Goal.
Render the material again word for word, skipping the pictures in it.

-- Records provided start --

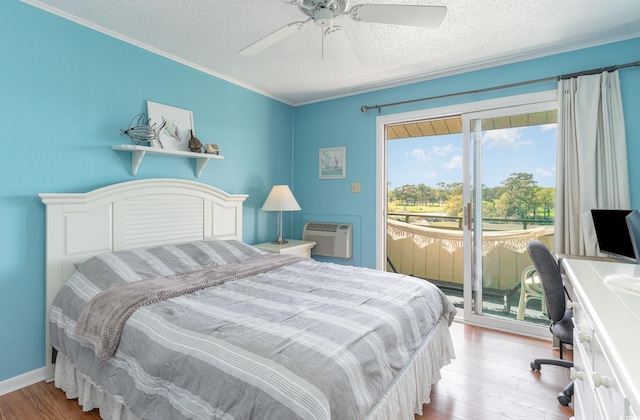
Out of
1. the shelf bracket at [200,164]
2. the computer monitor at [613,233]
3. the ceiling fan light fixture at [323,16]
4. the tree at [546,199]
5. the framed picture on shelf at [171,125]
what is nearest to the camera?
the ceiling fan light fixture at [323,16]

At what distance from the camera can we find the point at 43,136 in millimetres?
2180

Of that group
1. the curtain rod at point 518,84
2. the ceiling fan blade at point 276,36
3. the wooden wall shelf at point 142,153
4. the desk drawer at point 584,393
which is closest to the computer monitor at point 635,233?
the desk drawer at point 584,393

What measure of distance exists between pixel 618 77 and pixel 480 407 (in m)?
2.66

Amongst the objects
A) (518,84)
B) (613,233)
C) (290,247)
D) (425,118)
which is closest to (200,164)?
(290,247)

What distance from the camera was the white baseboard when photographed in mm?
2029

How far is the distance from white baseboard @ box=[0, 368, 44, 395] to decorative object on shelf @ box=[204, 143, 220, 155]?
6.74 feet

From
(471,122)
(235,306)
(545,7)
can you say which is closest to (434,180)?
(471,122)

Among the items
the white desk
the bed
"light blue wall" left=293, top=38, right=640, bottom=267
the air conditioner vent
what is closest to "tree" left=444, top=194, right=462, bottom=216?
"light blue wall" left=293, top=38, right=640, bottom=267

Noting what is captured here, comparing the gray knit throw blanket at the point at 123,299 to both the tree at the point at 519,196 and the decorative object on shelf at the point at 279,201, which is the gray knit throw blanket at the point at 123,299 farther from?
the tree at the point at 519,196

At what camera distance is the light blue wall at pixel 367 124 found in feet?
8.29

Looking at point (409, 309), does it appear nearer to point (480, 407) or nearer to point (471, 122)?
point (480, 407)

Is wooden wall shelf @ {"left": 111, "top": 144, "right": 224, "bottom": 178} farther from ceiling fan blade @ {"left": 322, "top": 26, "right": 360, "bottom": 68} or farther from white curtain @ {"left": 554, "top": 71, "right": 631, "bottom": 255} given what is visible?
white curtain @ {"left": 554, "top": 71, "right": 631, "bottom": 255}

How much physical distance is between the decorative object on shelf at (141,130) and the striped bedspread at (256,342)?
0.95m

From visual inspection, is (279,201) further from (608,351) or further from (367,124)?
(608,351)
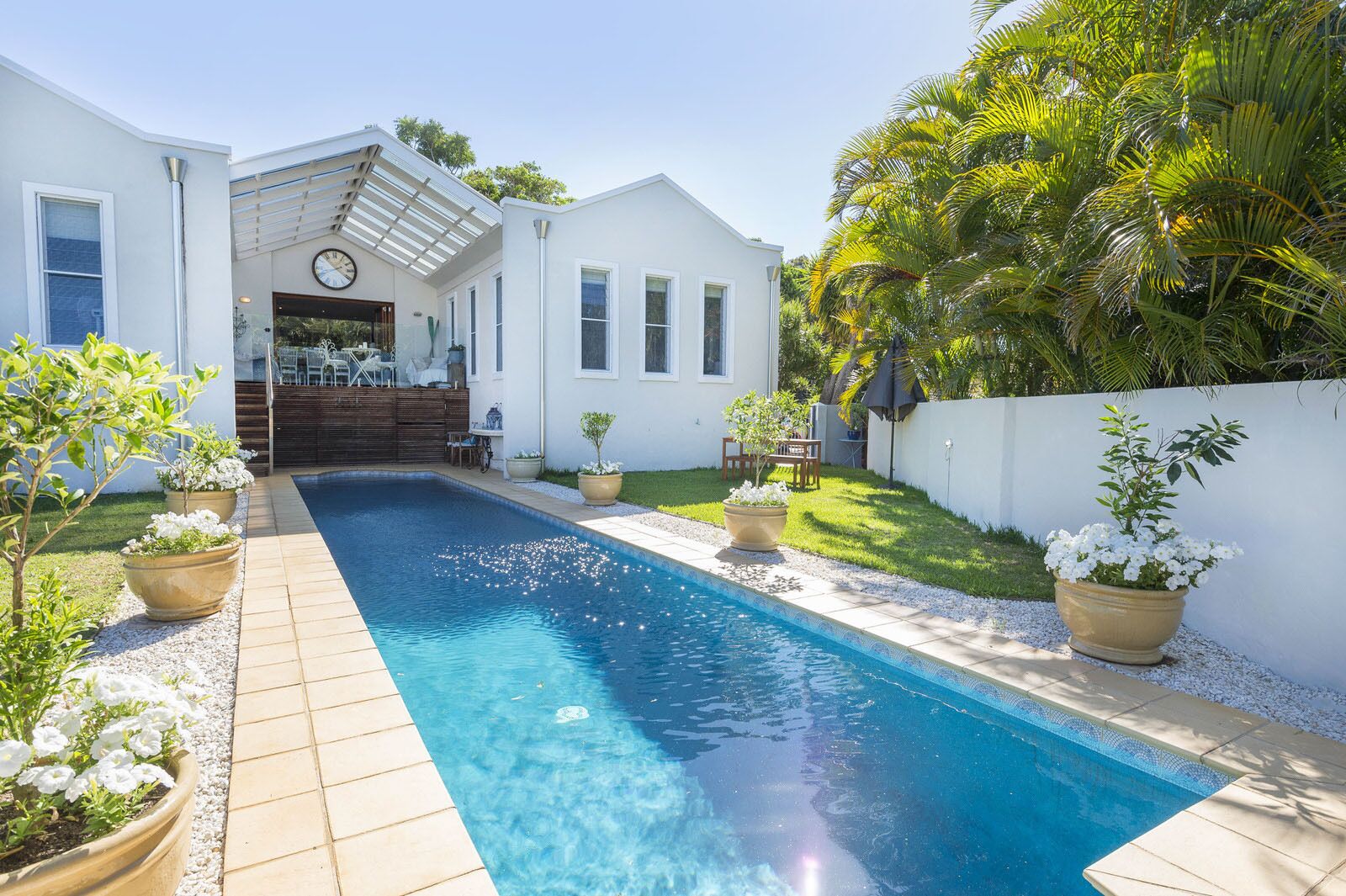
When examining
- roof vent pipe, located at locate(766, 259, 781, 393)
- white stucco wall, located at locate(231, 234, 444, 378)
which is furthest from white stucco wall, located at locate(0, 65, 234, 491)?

-- Records provided end --

Response below.
Out of
1. the shelf bracket at [200,164]
2. the computer monitor at [613,233]
3. the ceiling fan light fixture at [323,16]
4. the tree at [546,199]
5. the framed picture on shelf at [171,125]
what is nearest to the camera?
the ceiling fan light fixture at [323,16]

At what distance from the camera can we find the point at 43,136 in millimetres?
2180

Of that group
1. the curtain rod at point 518,84
2. the ceiling fan blade at point 276,36
3. the wooden wall shelf at point 142,153
4. the desk drawer at point 584,393
which is closest to the computer monitor at point 635,233?
the desk drawer at point 584,393

What measure of distance exists between pixel 618 77 and pixel 480 407 (in m)?
2.66

Amongst the objects
A) (518,84)
B) (613,233)
C) (290,247)
D) (425,118)
which is closest to (200,164)?
(290,247)

What distance from the camera was the white baseboard when photographed in mm?
2029

How far is the distance from white baseboard @ box=[0, 368, 44, 395] to decorative object on shelf @ box=[204, 143, 220, 155]?
6.74 feet

From
(471,122)
(235,306)
(545,7)
can you say which is closest to (434,180)?
(471,122)

Among the items
the white desk
the bed
"light blue wall" left=293, top=38, right=640, bottom=267
the air conditioner vent
what is closest to "tree" left=444, top=194, right=462, bottom=216?
"light blue wall" left=293, top=38, right=640, bottom=267

Noting what is captured here, comparing the gray knit throw blanket at the point at 123,299 to both the tree at the point at 519,196 and the decorative object on shelf at the point at 279,201, which is the gray knit throw blanket at the point at 123,299 farther from?
the tree at the point at 519,196

At what camera distance is the light blue wall at pixel 367 124 found in feet?
8.29

Looking at point (409, 309), does it appear nearer to point (480, 407) or nearer to point (471, 122)?
point (480, 407)

Is wooden wall shelf @ {"left": 111, "top": 144, "right": 224, "bottom": 178} farther from ceiling fan blade @ {"left": 322, "top": 26, "right": 360, "bottom": 68} or farther from white curtain @ {"left": 554, "top": 71, "right": 631, "bottom": 255} given what is visible?
white curtain @ {"left": 554, "top": 71, "right": 631, "bottom": 255}

How much physical distance is between the decorative object on shelf at (141,130) and the striped bedspread at (256,342)?
0.95m

From visual inspection, is (279,201) further from (608,351) or further from (367,124)?
(608,351)
When examining
- roof vent pipe, located at locate(766, 259, 781, 393)
- white stucco wall, located at locate(231, 234, 444, 378)
which is furthest from white stucco wall, located at locate(0, 65, 234, 491)?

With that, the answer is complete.